INFORMATION START
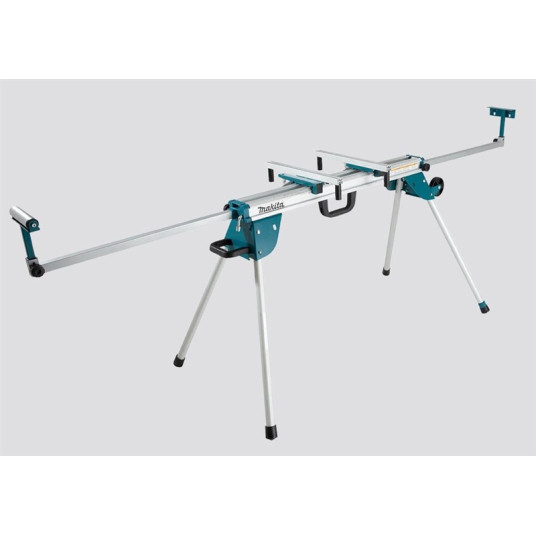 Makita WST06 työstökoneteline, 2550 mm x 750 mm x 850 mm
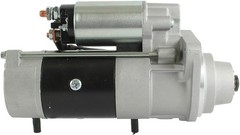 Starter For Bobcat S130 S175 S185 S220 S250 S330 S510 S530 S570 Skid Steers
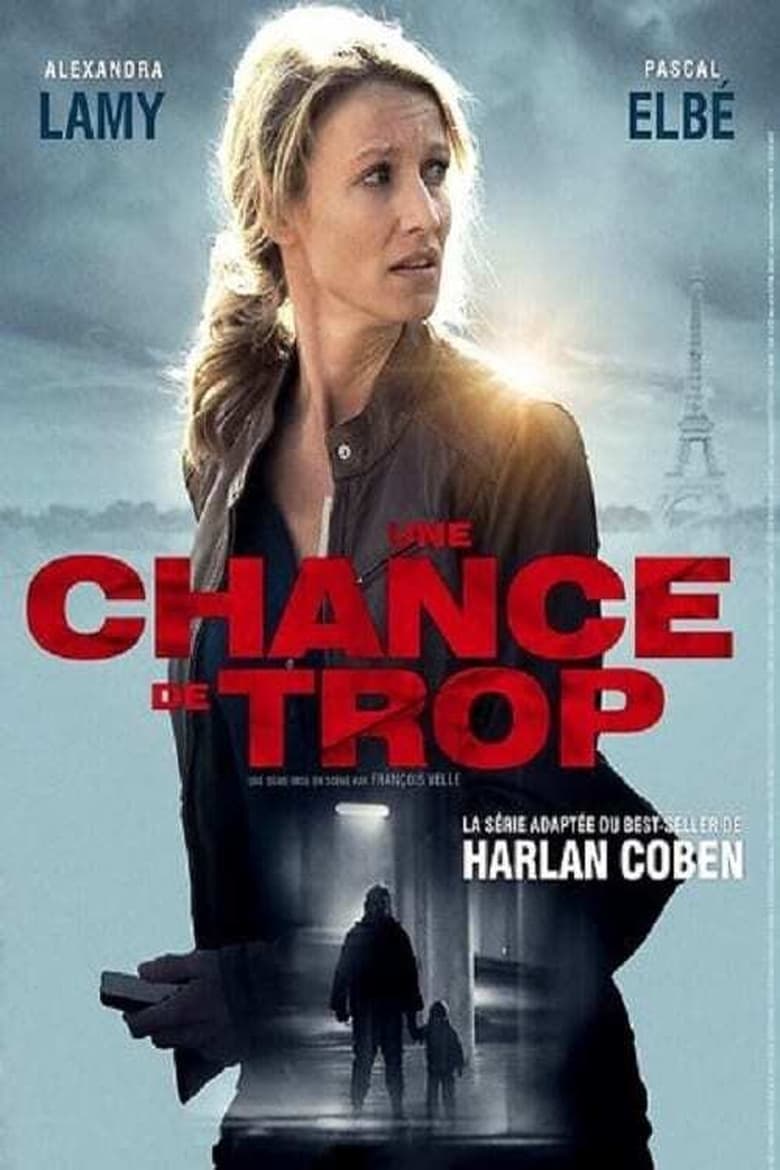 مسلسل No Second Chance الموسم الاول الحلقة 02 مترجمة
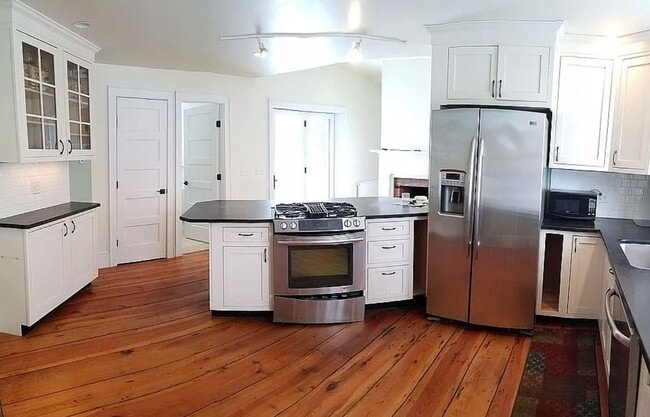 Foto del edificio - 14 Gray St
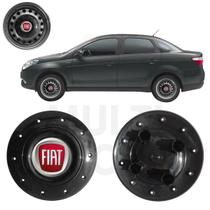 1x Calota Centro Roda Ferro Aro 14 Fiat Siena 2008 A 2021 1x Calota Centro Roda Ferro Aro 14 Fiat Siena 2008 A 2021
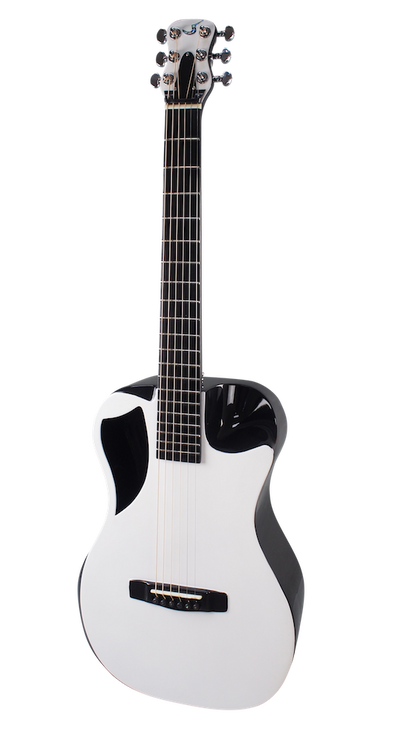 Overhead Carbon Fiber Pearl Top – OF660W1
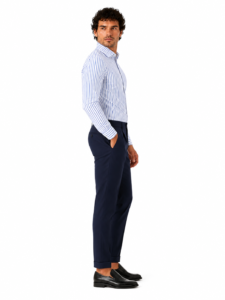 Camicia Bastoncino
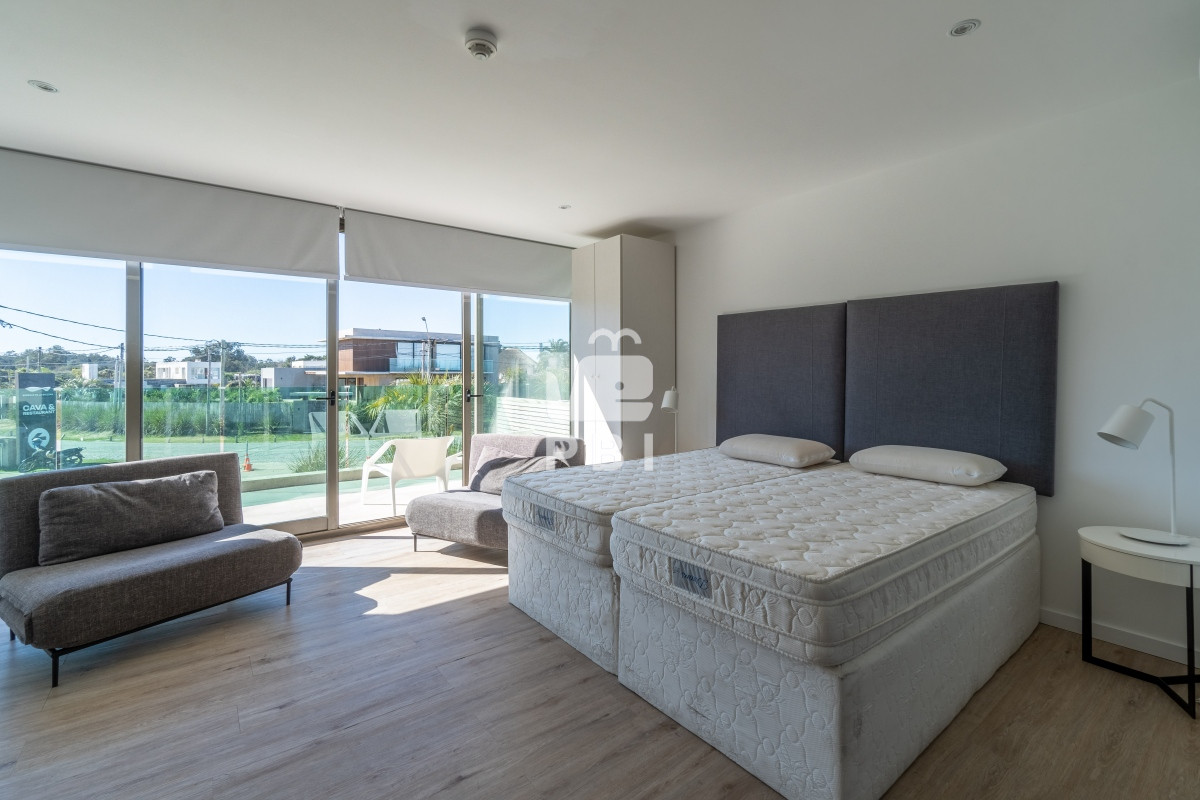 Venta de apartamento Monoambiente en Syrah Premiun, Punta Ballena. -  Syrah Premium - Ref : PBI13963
INFORMATION END
PROMPT ▸ Output exactly the lines from the one containing "Overhead Carbon Fiber Pearl Top – OF660W1" through the last line of the records above, both included, leaving out any pictures.

SOLUTION TO THIS TASK ▸
 Overhead Carbon Fiber Pearl Top – OF660W1
 Camicia Bastoncino
 Venta de apartamento Monoambiente en Syrah Premiun, Punta Ballena. -  Syrah Premium - Ref : PBI13963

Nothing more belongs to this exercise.